--- START OF TEXT EXTRACT ---

The operational impact: Proper log levels enable effective monitoring and alerting. ERROR logs should wake someone up at night, while DEBUG logs should help during development. When log levels are used consistently, you can set up reliable alerting thresholds and log retention policies.

Use log levels purposefully:

  • ERROR: Something broke and needs immediate attention (triggers alerts, wakes up on-call engineers)
  • WARN: Something unexpected happened but the system recovered (investigate during business hours)
  • INFO: Important business events that stakeholders care about (user actions, state changes, metrics)
  • DEBUG: Detailed information for troubleshooting (disabled in production, enabled for specific investigations)
# ERROR - System is broken
logger.error("Payment processing failed", extra={
    "payment_id": payment.id,
    "error_code": "GATEWAY_TIMEOUT",
    "amount": payment.amount
})
 
# WARN - Unexpected but handled
logger.warning("Fallback to secondary payment gateway", extra={
    "primary_gateway": "stripe",
    "fallback_gateway": "paypal",
    "reason": "rate_limit_exceeded"
})
 
# INFO - Business event
logger.info("User subscription upgraded", extra={
    "user_id": user.id,
    "from_plan": "basic",
    "to_plan": "premium"

--- END OF TEXT EXTRACT ---
--- START OF EXTRACTED ENTRIES ---

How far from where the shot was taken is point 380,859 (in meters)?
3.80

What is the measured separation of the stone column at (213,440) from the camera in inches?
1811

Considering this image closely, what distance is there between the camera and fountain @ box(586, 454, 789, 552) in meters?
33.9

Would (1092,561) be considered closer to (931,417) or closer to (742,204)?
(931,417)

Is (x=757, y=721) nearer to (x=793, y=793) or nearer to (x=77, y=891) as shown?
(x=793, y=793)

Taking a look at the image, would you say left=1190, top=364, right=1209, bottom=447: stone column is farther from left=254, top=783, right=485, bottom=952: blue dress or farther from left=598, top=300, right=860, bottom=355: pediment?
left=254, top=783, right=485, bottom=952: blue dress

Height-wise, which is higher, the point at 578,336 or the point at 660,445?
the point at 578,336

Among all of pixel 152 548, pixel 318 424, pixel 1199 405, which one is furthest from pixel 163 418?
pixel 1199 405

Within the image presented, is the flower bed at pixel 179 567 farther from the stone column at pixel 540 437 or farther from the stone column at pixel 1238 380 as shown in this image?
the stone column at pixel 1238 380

--- END OF EXTRACTED ENTRIES ---

From the text on log levels, copy out the passage starting at "Use log levels" and ending at "during business hours)", updating "immediate" to "urgent".

→ SOLUTION FOR THIS PROBLEM
Use log levels purposefully:

  • ERROR: Something broke and needs urgent attention (triggers alerts, wakes up on-call engineers)
  • WARN: Something unexpected happened but the system recovered (investigate during business hours)